As fall weather comes in and students go back to school, our Summer Youth Program (SYP) has come to an end. SYP is always an exciting program full of outdoor barbecues, art, swimming, and family campouts, but with Covid-19, our program went digital. Despite the many challenges, we were able to bring a successful Summer Youth Program to High Point, NewHolly, and Rainier Vista.
Through Zoom, DNDA was able to create safe and fun virtual spaces for youth to come together. Soccer, EcoArts, Home Gardening, Girls Self Defense, Leadership, and Dance were all able to happen in virtual space. We would like to thank Seattle Housing Authority for the vital partnership that allows us to continue to provide artistic and recreational programming virtually.
Here are some highlights:
Spoken Word Night with Rajnii Eddins
During this amazing night, Rajnii Eddins shared excerpts from his book Their Names are Mine. Youth were given time to express their thoughts and emotions around the poetry being shared, and to ask Rajnii questions about his work. Processing some of the challenges relating to the Black American experience helped to facilitate healing through art. Following the event, we sent a copy of Rajnii’s book to every youth participant.
Delbert Richardson’s Moving Museum
During two special events, Delbert Richardson shared his American History Moving Museum to Elementary, Middle, and High schoolers. These presentations were focused on African American inventors, slavery, and informing students that they can create and be anything they want to.
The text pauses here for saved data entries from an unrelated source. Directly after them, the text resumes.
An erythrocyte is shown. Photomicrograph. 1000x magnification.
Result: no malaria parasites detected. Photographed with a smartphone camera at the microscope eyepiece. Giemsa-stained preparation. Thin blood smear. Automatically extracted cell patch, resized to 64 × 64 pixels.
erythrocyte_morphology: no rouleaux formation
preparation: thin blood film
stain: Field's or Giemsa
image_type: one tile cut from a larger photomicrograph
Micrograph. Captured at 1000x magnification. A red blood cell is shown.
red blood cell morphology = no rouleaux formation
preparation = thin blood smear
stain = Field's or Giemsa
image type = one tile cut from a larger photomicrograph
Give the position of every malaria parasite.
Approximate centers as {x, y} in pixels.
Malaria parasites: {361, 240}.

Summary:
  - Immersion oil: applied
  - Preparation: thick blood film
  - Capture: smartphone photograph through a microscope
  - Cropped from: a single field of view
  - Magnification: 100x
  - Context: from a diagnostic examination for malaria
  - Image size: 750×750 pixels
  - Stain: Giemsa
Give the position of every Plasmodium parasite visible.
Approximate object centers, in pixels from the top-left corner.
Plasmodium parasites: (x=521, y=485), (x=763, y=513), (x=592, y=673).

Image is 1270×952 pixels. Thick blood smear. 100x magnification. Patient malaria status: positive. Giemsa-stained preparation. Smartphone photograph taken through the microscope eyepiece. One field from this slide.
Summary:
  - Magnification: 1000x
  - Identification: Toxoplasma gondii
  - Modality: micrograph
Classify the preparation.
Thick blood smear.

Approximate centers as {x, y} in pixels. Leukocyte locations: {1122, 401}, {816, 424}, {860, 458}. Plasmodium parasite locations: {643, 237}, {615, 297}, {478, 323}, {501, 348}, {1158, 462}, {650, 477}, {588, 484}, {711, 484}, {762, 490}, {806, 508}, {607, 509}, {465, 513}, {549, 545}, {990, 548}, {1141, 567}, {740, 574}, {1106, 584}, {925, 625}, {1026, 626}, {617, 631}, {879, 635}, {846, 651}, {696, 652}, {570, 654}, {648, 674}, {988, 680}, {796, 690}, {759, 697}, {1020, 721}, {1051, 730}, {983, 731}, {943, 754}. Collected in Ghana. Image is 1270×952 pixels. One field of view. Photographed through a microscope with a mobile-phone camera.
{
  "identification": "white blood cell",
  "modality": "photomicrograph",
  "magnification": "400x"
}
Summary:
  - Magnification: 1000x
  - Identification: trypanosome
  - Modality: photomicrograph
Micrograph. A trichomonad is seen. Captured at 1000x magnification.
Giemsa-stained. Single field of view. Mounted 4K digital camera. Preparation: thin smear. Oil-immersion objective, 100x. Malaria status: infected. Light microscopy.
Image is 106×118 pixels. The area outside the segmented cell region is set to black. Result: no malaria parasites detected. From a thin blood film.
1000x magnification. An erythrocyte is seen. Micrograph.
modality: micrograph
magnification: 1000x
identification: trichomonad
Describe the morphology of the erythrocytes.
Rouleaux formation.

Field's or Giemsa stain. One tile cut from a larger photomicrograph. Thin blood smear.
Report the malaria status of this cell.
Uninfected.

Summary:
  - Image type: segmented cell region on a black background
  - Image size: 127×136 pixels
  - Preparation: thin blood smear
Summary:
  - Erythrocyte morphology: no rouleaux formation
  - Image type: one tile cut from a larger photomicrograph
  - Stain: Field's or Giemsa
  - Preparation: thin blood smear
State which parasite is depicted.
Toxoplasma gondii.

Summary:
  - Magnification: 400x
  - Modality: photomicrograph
The inventors Delbert mentioned created items we use in our everyday lives that are often overlooked due to the emphasis on white European inventors and historical figures commonly taught in public school curriculum. This event was a beautiful way to bring our youth community closer together, uniting them through their cultural and ethnic identity, and encouraging them to pursue their goals.
In DNDA’s EcoArts program, youth worked with teaching artists Amanda Jorgenson and Molly Duttry to do guided art activities with a nature focus. Youth shared their work after each session, and at the end of the program, vocalized that they appreciated this class because it gave them time to work on something together but in a virtual space.
The art challenge has been a successful program for DNDA since March. In this program, families receive art prompts created by teaching artists through text message twice a week. When a family completes a prompt, they send an image of their work to our Coordinators, and once they reach five completed prompts, the family receives a free pizza. Challenge accepted!
Cooking was one of our most successful programs over the summer. Families received cooking kits from Chef Mulu of Phresh Eats once a week, with a recipe and Youtube video to follow. This program was geared toward teaching youth how to cook healthy meals from all over the world.
In our soccer program, Coach Jhana led youth through soccer exercises via Zoom, to ensure youth could continue to be physically active while at home. This program was the most silly, and youth were very excited to exercise and get to know each other.
Given the success of our virtual programs, we are continuing a few of our programs through the fall! We’re still connecting with families through the art challenge, cooking, and soccer.